Retraites agricoles Une revalorisation dès 2021 souhaitée par la MSA

AFP

Le président de la MSA (sécurité sociale agricole), Pascal Cormery, a exprimé vendredi le voeu de voir appliquée dès le 1er janvier 2021 la revalorisation des retraites agricoles, qui doit être soumise au vote la semaine prochaine à l'Assemblée nationale.

Les députés de la majorité ont soutenu mercredi une proposition de loi PCF qui prévoit de revaloriser les pensions de retraite des agriculteurs à 85 % du Smic, reprenant ainsi une promesse du projet suspendu de réforme du gouvernement. Les députés ont néanmoins modifié le texte, notamment via un amendement de la majorité pour décaler l'entrée en vigueur de la loi au 1er janvier 2022.

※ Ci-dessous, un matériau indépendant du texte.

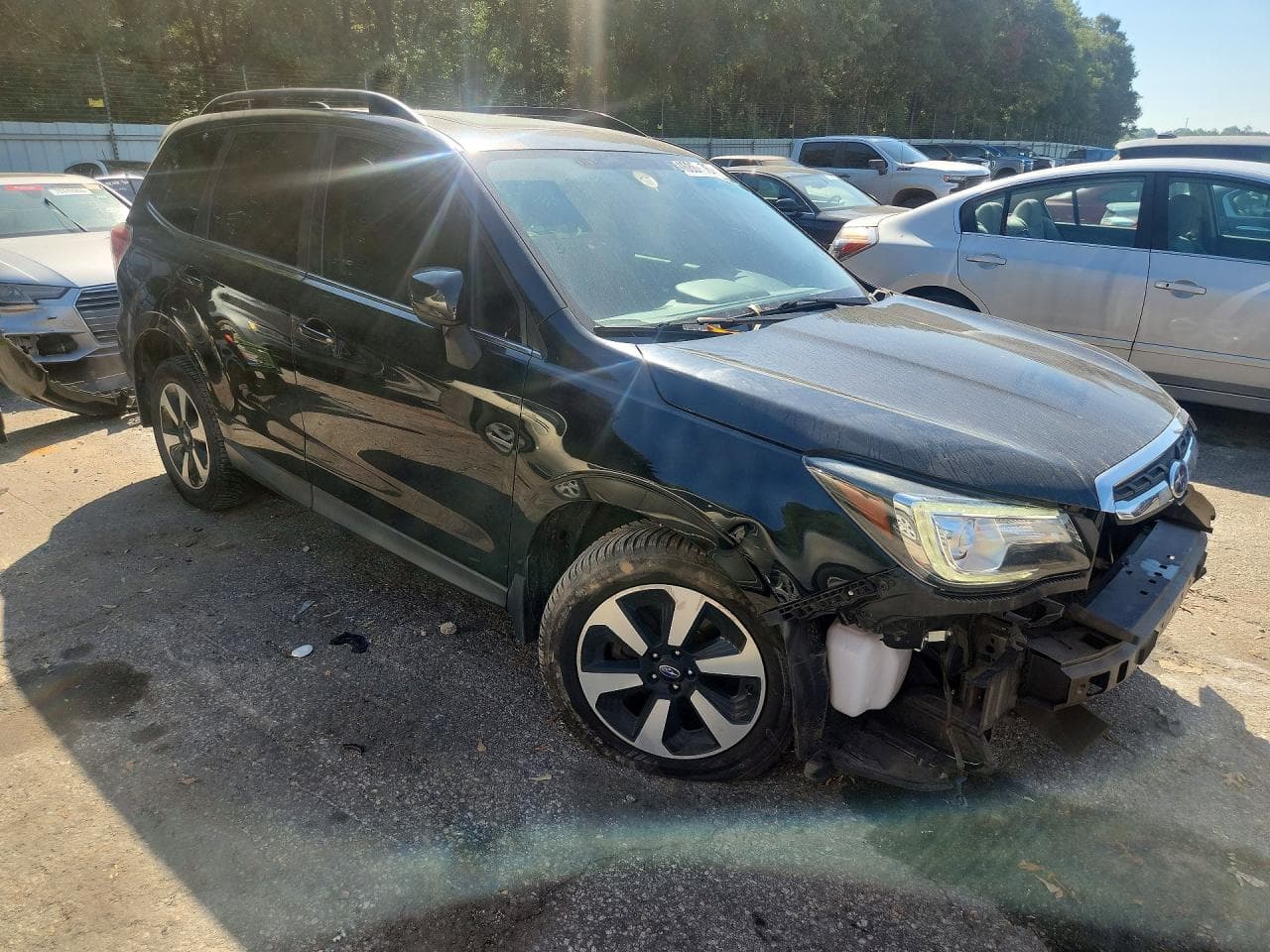 2017 Subaru Forester 2.5I Limited - foto 4
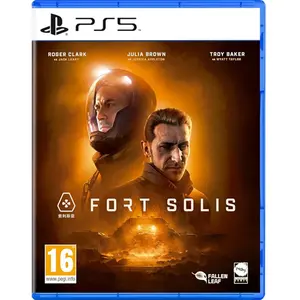 Playstation Games Ps5 Fort Solis Standard Edition pas cher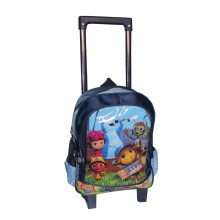 Trolley Wheel School Bag 12" Small Size for Boys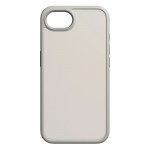 “Hybrid Case” Cover for Apple iPhone 16e/17e, sand
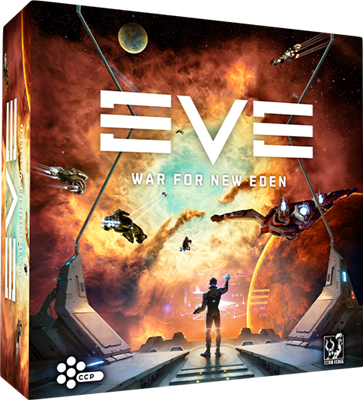 EVE War voor New Eden kernbox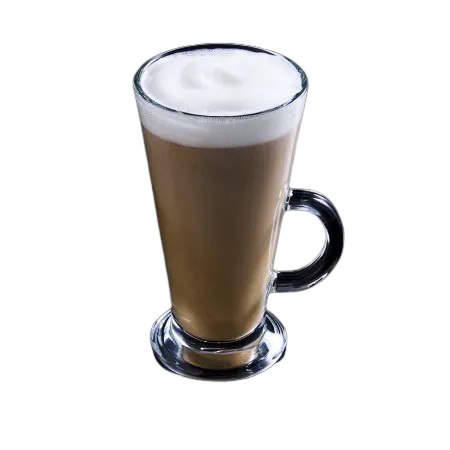 Creamy Caffè Latte coffee at Pizza Hut Buffet, £3.99.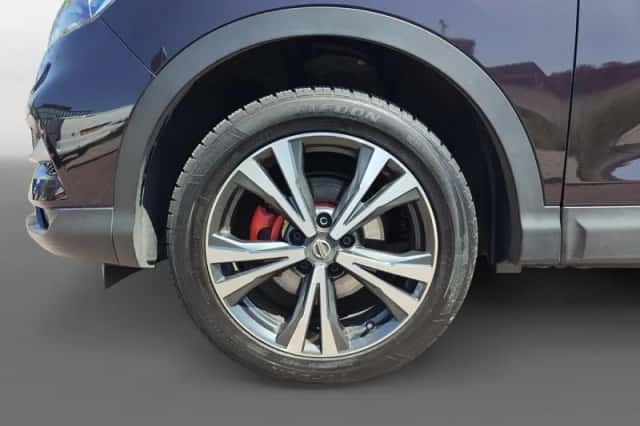 Nissan Qashqai (2017) thumbnail 9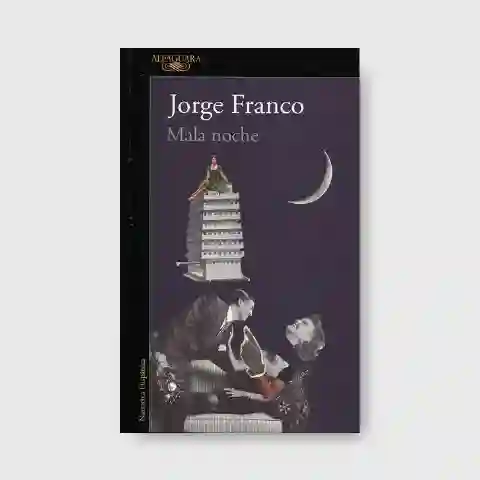 Mala Noche - Franco Jorge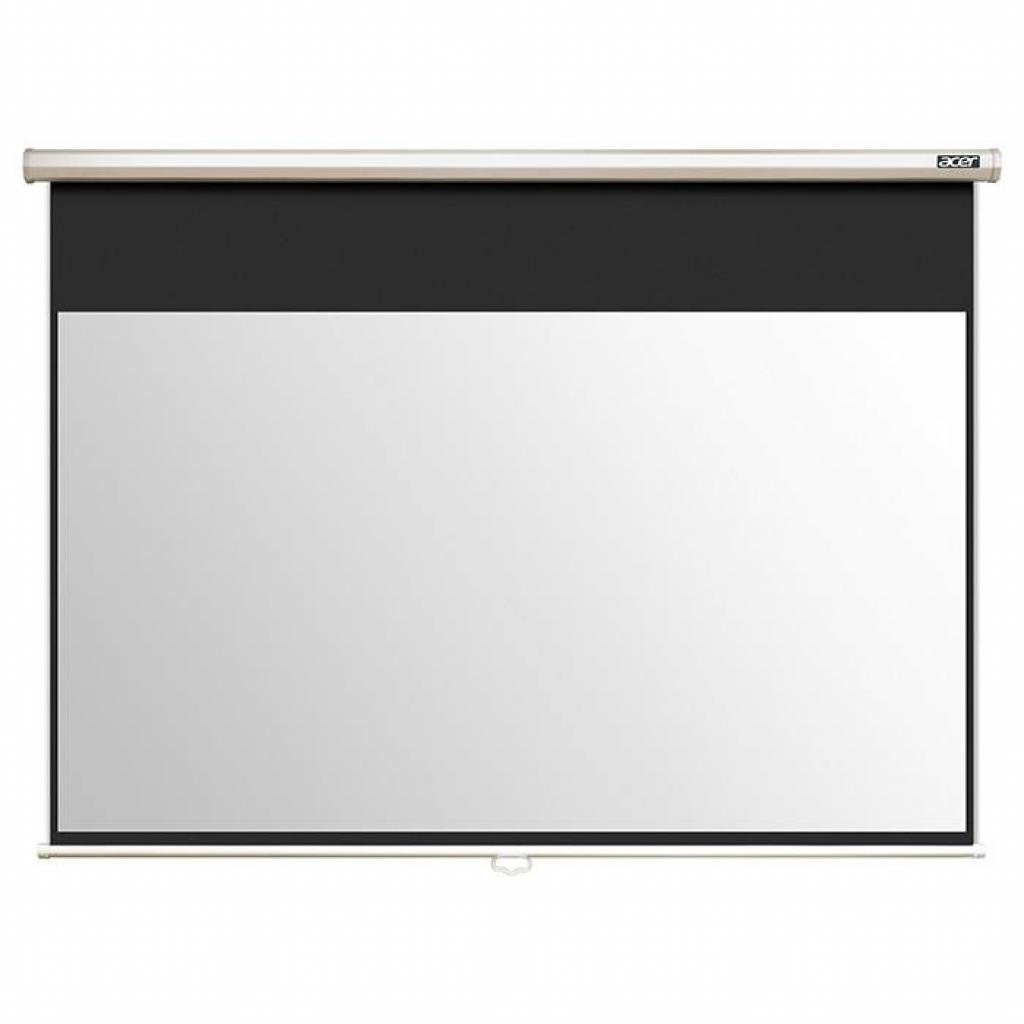 Проекційний екран Acer E100-W01MW (MC.JBG11.009) - зображення 1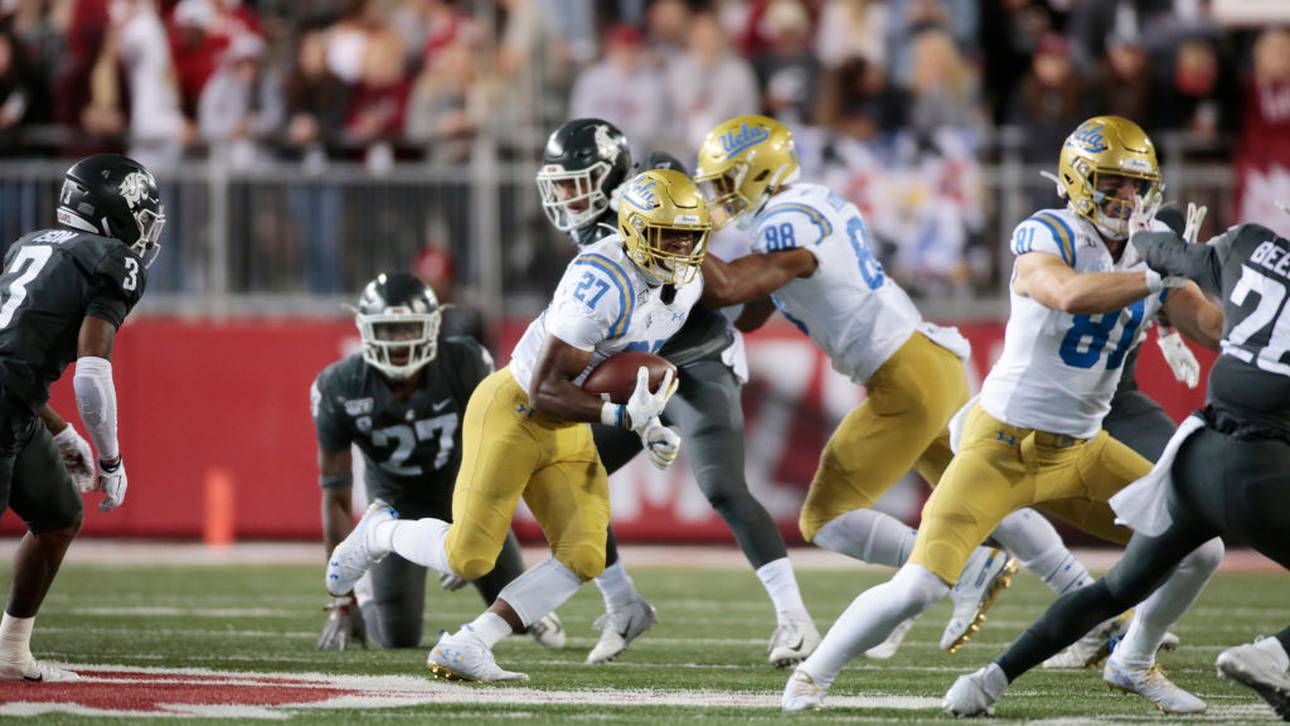 UCLA Bruins mit Mega-Comeback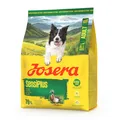 Josera SensiPlus Trockenfutter für ausgewachsene Hunde mit Ente Glutenfrei 900g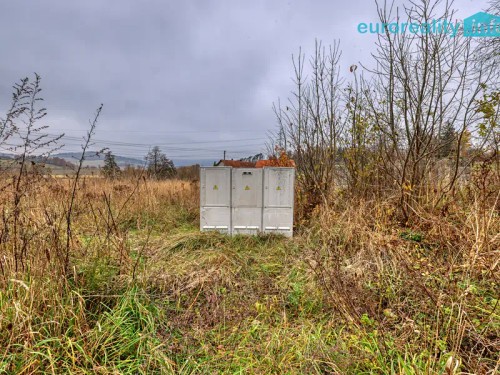 Prodej stavebního pozemku 882 m²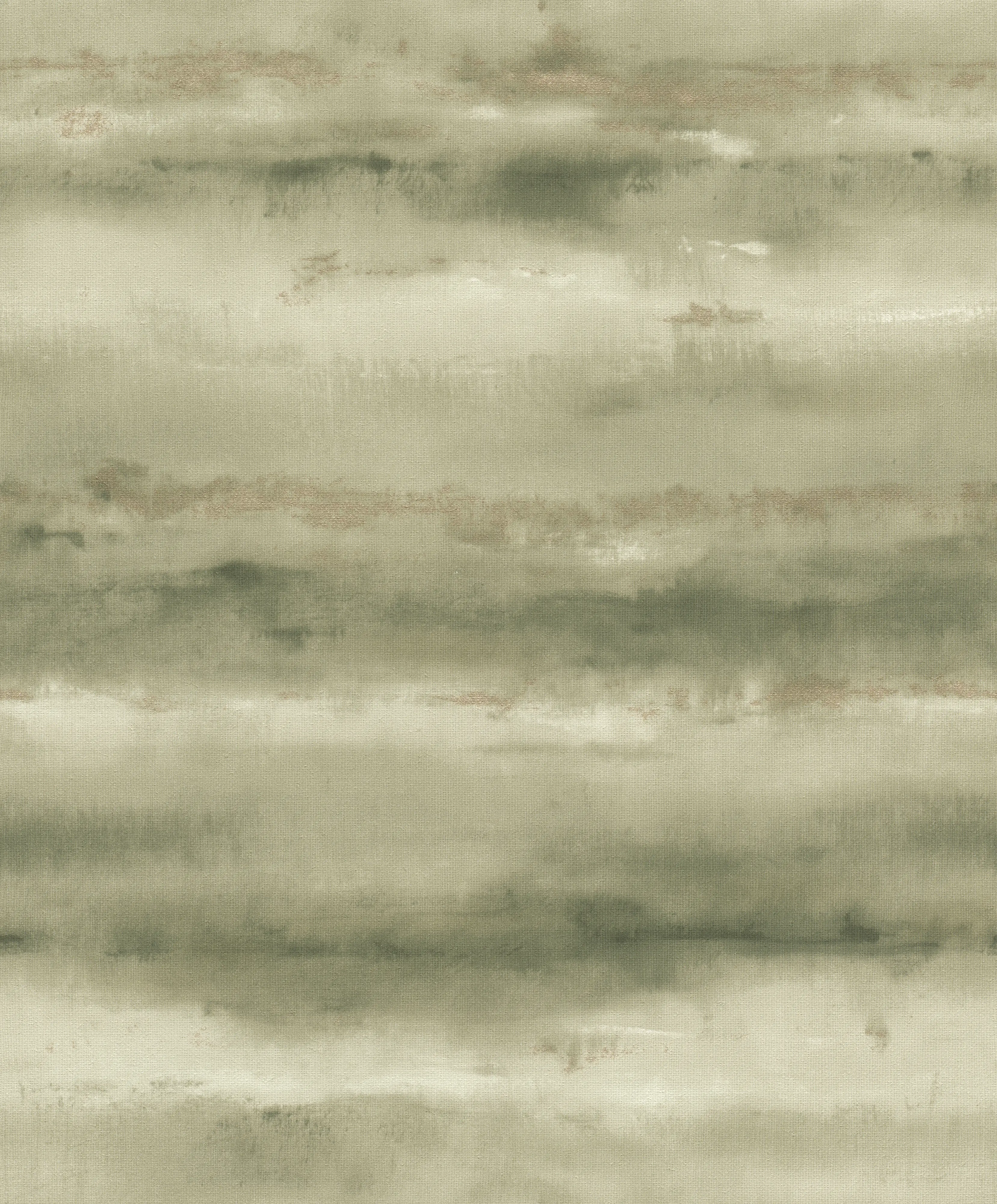 Rasch Vliestapete Florentine IV Aquarelloptik grün gold 10,05 x 0,53 m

« Personnellement, je souhaite que ce soit applicable au 1er janvier 2021. Aux parlementaires et au gouvernement de définir les modalités de ressources, (...) mais en tant qu'opérateurs et que représentants du régime agricole, et notamment les exploitants non salariés à la retraite, nous sommes favorables à la mise en place le plus rapidement possible », a déclaré Pascal Cormery lors d'un point de presse organisé en visioconférence par la mutualité sociale agricole. « On pourra appliquer dès que possible, dès l'adoption. Même si c'est au 1er janvier 2021, nous sommes dans la capacité de régler cette revalorisation des petites retraites à l'ensemble des assurés », a assuré Pascal Cormery.

« Ça faisait des années qu'on demandait une revalorisation des petites retraites. Vu la faiblesse (des retraites actuelles), c'est une avancée intéressante », a-t-il souligné, souhaitant qu'elle soit « appliquée le plus rapidement possible pour nos retraités ». Le texte PCF sera examiné en deuxième lecture dans l'hémicycle le 18 juin dans le cadre d'une journée dédiée aux propositions des groupes (« niche parlementaire »).

La pension mensuelle brute touchée par les chefs d'exploitation atteint actuellement autour de 953 euros en moyenne pour les hommes et 852 euros en moyenne pour les femmes, a rappelé la MSA. Le chiffre dépasse les 1 000 euros si on tient compte des exploitants qui exercent des activités salariées en supplément. « Comme toutes les moyennes, cela cache de très fortes disparités », a déclaré lors de ce point presse Christine Dupuy, directrice de la réglementation à la MSA. Elle a évoqué « de nombreuses situations où les personnes n'ont que 450 ou 500 euros de pension ».